| Task requirements |
Answer these questions from the film review below:
(a) Who edited "Pelham"?
(b) In what year was John Godey's novel published?
(c) In which week of shooting did the stars first meet in the studio?
━━━━━ Excerpted passage
From "Pelham's" opening credits to its conclusion, you can feel Scott's small-boy excitement (aided by Chris Lebenzon's skilled editing and Harry Gregson-Williams' score) at making things pop off the screen. No one takes more pleasure in the vivid display of squad cars and their squealing tires or the purposeful careening of police motorcycles.

Because he is a shooter first and foremost, Scott is often only as good as his scripts, and his best films -- "Crimson Tide," "Enemy of the State," "Man on Fire" -- tend to be the ones that are based on the best-written material.

So it's not an accident that "Pelham" has good things going for it in that department. The original source, John Godey's 1973 novel, was the basis of an excellent film starring Walter Matthau and Robert Shaw.

And current screenwriter Brian Helgeland, who wrote Scott's "Man on Fire," counts both "L.A. Confidential" and "Mystic River" among his credits.

The fact that this is a hostage drama makes "Pelham" stand apart from most of Scott's work, with its reliance on tension created by words, specifically the back and forth of ransom negotiations.

So it's fortunate that the film has stars with the ability to hold our attention even though they are almost never in the same physical space (and, in fact, didn't even meet in the studio until the seventh week of shooting).

It's Travolta's Ryder we encounter first, looking malevolent as all get-out as he glides down the streets of New York sporting a Fu Manchu mustache, dark sunglasses, a wool cap pulled low on his head and a prison tattoo on his neck. "Hairspray's" Edna Turnblad this is not.
━━━━━━━━━━
━━━━━ Data extract
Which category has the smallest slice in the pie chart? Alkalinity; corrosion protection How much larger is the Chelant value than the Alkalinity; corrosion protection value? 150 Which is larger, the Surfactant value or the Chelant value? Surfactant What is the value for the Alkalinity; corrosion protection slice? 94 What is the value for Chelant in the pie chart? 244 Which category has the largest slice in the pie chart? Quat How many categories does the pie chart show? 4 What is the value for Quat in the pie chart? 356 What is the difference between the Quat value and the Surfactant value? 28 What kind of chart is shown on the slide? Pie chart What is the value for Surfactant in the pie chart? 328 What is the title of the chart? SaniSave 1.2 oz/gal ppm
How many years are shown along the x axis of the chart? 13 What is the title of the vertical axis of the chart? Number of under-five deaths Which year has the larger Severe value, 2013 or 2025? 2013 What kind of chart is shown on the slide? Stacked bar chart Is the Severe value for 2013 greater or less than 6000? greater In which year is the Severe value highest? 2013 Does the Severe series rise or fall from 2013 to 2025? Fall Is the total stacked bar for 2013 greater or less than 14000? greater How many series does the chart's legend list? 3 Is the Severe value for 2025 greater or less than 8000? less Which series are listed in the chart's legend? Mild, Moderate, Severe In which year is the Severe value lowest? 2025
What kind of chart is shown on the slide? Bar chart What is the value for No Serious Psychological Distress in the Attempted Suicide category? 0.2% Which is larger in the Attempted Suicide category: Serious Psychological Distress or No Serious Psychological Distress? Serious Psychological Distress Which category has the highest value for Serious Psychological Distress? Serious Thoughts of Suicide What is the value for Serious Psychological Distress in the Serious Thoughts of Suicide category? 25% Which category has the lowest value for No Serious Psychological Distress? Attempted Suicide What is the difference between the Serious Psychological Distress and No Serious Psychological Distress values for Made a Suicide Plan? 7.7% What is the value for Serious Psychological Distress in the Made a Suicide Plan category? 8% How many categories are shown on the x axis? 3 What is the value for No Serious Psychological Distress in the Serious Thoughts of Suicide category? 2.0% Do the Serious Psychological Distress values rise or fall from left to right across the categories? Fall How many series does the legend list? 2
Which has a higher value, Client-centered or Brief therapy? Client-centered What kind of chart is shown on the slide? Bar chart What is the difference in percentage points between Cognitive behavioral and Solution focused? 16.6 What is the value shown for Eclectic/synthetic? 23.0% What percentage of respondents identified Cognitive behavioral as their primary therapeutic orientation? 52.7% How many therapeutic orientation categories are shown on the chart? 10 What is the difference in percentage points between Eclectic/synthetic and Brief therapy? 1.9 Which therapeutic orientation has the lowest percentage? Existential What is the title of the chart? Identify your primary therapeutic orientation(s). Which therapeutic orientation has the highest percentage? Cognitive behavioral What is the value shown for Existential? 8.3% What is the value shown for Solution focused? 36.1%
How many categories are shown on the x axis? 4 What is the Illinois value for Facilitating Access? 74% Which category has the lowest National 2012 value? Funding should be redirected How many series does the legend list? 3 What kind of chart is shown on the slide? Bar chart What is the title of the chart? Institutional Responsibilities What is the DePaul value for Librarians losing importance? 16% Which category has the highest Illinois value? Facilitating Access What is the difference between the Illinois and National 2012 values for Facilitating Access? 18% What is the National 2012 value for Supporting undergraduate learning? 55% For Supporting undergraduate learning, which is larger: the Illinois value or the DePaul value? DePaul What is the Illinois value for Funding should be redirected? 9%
━━━━━━━━━━
| Answer below |
(a) Chris Lebenzon
(b) 1973
(c) The seventh week